Литмир - Электронная Библиотека
A
A

При виде нее Фрося так заметно побледнела, что Мокроусов без дополнительных знаков понял — пропажа нашлась. Сержант шагнул к младшему научному сотруднику и, представившись, сказал:

— Мне нужно поговорить с вашим директором.

Сначала Леня Соболь хотел ответить, что директор занят (он писал научную работу под названием «Некоторые мысли по поводу бань Среднесухонского сектора»). Но взглянув в строгое, хорошо сложенное лицо полицейского, передумал и, положив табличку на брезент, побежал за Иваном Михайловичем. Вернее, поначалу он шел легким, прогулочным шагом. Однако свернув за двухэтажный четырехстенный амбар из деревни Шапша, бросился со всех ног. Все-таки полиция не каждый день появлялась в музее!
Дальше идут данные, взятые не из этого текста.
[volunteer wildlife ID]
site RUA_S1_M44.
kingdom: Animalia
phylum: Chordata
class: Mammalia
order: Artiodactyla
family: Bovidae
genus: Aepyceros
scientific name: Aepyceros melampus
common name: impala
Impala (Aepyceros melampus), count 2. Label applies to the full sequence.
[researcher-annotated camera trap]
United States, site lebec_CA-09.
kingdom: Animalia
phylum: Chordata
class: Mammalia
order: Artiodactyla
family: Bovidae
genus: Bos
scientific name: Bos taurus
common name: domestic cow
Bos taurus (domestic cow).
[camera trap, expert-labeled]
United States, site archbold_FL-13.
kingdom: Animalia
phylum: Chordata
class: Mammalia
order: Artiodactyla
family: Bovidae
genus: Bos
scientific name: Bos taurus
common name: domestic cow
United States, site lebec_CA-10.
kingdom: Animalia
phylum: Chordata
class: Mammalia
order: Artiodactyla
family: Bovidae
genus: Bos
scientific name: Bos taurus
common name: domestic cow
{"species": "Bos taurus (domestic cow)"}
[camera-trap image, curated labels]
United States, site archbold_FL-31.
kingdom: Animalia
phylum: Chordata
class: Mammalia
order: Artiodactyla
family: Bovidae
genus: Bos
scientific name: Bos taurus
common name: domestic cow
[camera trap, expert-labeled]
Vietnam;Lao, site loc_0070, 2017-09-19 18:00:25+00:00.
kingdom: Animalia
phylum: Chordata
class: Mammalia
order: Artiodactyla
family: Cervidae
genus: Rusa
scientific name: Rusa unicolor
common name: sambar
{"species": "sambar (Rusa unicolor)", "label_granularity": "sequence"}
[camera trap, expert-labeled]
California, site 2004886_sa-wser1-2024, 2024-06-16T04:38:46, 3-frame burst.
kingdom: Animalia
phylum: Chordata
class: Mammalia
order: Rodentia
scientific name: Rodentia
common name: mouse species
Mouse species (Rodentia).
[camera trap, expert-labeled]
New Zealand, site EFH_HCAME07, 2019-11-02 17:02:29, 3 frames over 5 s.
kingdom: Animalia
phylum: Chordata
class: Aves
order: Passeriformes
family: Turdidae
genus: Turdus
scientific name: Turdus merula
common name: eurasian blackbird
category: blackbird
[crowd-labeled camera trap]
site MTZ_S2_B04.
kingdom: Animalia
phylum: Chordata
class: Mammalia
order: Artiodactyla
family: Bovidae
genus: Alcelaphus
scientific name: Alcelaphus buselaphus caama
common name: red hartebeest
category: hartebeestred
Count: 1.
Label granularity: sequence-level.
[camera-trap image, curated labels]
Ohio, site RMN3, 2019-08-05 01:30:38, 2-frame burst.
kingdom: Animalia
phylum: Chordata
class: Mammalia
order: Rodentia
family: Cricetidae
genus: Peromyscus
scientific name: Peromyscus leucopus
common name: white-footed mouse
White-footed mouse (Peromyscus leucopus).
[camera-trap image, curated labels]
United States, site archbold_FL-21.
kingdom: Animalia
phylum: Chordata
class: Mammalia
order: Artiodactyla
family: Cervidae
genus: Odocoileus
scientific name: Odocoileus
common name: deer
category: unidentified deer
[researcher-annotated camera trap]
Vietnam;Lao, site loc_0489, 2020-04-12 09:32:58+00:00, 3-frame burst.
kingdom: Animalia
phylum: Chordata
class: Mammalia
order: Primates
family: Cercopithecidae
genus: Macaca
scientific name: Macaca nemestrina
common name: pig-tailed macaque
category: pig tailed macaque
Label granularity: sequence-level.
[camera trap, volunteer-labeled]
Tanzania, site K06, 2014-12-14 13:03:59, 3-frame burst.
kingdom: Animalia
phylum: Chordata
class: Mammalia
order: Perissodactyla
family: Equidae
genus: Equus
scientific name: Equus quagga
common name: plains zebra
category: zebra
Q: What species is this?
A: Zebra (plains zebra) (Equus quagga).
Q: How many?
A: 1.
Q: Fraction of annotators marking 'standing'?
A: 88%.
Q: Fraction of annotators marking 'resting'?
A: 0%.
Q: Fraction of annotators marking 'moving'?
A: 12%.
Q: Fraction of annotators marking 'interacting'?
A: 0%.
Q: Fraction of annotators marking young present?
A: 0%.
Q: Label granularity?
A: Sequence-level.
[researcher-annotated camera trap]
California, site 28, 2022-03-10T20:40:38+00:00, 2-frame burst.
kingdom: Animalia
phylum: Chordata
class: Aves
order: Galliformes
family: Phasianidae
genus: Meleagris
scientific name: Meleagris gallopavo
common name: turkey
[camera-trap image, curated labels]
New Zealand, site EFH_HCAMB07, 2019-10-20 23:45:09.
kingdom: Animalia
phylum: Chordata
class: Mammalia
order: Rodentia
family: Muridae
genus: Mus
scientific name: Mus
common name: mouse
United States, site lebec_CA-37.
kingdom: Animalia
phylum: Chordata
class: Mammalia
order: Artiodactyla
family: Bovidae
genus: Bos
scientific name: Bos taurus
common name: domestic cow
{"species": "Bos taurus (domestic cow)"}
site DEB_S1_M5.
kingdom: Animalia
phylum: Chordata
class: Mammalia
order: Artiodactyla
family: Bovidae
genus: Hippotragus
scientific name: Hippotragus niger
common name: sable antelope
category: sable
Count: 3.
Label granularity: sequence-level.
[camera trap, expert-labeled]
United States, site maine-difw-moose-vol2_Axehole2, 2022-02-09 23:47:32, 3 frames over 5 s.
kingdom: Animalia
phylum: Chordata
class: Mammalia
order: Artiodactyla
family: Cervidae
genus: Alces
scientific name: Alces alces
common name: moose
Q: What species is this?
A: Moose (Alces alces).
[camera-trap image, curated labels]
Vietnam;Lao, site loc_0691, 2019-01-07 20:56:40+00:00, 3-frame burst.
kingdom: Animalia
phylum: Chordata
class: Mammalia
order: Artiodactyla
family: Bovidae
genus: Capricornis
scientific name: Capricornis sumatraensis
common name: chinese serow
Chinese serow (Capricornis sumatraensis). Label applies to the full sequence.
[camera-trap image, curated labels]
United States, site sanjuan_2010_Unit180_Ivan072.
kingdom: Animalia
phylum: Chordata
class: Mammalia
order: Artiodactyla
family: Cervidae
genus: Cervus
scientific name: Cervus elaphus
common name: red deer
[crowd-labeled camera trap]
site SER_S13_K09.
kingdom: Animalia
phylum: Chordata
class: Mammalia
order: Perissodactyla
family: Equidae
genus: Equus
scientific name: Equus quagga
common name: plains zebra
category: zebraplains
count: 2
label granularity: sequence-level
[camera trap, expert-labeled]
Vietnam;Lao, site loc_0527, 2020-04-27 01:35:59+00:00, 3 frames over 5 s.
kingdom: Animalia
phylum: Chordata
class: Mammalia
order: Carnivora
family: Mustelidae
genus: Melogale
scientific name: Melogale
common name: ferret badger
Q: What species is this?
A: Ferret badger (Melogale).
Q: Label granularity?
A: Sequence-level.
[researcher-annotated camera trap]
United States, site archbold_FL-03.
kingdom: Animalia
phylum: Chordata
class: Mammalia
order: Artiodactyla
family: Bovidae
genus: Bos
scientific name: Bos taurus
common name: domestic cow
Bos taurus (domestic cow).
А Фрося подняла табличку и крепко прижала к груди. Она ясно себе представила, как Аглая Ермолаевна возвращается в Папаново, видит, что ее дома там нет, и у нее случается удар, после чего бабушку снова отправляют в больницу. Фрося опустилась на бревно с коньком и горько заплакала.

Петухов и Жмыхов смущенно переглядывались — им было неудобно за ревущую одноклассницу. Но сержант сразу разобрался в ситуации. Он вынул из кармана форменный платок с гербом полиции и протянул Фросе. Так что к моменту появления директора ее лицо было приведено более или менее в порядок.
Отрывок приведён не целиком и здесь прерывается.